Dear President Trump,
It being my birthday today and me being inclined to use this date as something of a personal time touchstone, I looked back at my letter to you from a year ago. That day I was concerned that there’d not been any indictments for collusion; I was so hoping at least one would materialize during the day as something of a birthday present, but no. Basically, I was hoping that by my next birthday you’d be gone. Unrealistic, I know given your congressional shield, but still, that’s what I wished for when I blew out the candles last year. From the perspective of now, I wish I could have reassured myself then that we would be on our way to this outcome, that there would be solid, if not spectacular, developments on the collusion investigation, including arrests and guilty pleas. I wish I could have seen that in May Robert Mueller would be appointed Special Counsel for the DOJ and would set in motion the sequence of falling dominoes that have begun crashing all around you. Of course we don’t get to have such peeks into the future, but on this birthday this year it seems highly likely that at least one of those trails of dominoes is going to take you down. It will be icing on the cake if one or more of those domino trails lead to and take down some (all?) of your GOP aiders and abettors.

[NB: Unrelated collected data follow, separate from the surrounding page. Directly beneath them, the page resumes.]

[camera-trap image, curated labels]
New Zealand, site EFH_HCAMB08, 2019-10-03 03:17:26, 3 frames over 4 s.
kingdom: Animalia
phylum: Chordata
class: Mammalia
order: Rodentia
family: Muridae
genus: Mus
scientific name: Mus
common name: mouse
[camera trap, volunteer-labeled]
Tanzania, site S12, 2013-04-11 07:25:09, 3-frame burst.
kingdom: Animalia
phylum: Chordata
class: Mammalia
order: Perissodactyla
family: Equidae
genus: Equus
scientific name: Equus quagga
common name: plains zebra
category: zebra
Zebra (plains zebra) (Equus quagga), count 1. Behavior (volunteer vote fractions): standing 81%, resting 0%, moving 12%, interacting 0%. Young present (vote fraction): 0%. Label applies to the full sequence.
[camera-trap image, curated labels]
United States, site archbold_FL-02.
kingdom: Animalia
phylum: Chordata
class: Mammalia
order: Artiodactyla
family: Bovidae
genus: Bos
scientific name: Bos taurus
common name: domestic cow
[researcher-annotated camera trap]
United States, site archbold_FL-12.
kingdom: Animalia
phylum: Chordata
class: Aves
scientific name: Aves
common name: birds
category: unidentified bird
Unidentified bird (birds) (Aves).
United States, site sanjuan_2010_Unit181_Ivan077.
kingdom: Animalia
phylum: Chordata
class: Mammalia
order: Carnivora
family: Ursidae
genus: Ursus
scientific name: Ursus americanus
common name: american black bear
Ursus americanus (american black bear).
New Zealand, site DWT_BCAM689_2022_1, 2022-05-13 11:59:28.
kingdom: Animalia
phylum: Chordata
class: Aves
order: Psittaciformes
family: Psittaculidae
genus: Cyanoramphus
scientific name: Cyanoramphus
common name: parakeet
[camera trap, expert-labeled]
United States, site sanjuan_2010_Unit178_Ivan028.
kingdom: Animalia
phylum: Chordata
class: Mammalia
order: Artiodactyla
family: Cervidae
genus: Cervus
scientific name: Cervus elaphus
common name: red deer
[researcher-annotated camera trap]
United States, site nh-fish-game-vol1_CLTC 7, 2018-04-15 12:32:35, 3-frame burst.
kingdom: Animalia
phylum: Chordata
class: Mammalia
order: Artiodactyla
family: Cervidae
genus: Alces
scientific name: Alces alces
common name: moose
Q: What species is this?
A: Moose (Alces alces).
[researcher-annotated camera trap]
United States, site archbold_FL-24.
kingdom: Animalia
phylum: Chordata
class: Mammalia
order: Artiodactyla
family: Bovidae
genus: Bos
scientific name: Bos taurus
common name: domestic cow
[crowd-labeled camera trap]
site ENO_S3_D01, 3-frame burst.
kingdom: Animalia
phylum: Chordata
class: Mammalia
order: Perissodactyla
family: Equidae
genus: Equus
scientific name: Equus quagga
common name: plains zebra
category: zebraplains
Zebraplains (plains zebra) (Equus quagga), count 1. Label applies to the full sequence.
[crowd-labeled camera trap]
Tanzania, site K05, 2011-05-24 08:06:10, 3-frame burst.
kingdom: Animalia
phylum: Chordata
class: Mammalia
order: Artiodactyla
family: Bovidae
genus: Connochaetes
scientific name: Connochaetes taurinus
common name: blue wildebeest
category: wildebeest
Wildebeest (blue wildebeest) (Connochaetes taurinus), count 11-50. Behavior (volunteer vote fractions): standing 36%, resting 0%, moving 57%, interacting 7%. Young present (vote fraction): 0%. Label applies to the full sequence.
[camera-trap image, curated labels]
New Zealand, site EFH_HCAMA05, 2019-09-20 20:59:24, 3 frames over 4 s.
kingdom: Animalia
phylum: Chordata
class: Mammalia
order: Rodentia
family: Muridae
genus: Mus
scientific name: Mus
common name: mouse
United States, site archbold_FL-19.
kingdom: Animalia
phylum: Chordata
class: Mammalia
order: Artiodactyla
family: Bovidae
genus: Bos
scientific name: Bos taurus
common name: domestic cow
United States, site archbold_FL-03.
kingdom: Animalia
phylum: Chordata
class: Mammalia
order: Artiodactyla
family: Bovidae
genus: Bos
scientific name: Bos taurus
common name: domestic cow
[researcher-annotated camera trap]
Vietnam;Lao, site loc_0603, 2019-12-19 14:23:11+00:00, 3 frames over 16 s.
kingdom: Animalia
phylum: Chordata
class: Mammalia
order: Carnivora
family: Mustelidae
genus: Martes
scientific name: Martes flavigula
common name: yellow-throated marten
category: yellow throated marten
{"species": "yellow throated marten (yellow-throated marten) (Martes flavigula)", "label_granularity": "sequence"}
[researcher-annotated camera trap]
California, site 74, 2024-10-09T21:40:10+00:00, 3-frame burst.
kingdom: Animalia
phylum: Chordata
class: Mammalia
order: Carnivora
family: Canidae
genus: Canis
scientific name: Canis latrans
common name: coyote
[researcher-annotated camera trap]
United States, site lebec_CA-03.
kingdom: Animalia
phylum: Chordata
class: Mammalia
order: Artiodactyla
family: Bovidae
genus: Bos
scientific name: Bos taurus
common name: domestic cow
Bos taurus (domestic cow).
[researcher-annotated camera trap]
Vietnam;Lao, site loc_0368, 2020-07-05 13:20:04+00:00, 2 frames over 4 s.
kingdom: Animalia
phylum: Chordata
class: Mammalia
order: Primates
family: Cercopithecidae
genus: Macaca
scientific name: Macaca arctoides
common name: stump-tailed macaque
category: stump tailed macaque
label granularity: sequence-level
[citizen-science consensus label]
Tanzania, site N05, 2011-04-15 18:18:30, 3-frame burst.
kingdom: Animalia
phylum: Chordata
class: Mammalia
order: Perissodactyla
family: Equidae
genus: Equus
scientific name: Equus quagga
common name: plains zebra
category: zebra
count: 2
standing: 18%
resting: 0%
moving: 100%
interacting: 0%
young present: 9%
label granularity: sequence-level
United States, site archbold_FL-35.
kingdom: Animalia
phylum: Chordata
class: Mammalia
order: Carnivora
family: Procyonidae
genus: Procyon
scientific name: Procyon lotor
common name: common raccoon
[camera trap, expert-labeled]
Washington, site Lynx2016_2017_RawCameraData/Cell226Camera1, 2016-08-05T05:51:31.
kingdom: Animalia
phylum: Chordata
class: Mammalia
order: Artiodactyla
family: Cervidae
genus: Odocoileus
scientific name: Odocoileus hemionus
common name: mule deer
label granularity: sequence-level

You and your swamp-mates aside for the moment, it’s been quite a nice birthday this year with lots of sweet birthday wishes and a pretty easy workday. It’s also fun that Laura’s brother’s birthday is the same day as is the little girl’s across the street. I have also appreciated that nothing over-the-top terrible has happened today since I still brace myself even 20+ years after the horrible Waco siege and the Oklahoma City bombing that happened on our birthday. For a long time I thought this was Hitler’s birthday too, but once we had the Internet and I could easily check, I was relieved to learn it’s actually April 20th. I know it’s silly to worry about such things, but for a while there it was feeling like our birthday was jinxed and a doom cloud was following us around. I also realize that having the terrible things actually happen to you is far, far worse than having them just happen on one’s birthday so I’m grateful on lots of counts.
May we all have safe birthdays.
May we all wish one another happy birthdays.
May we all be healthy and strong for many, many years.
May we all keep putting an extra candle on the cake to grow on.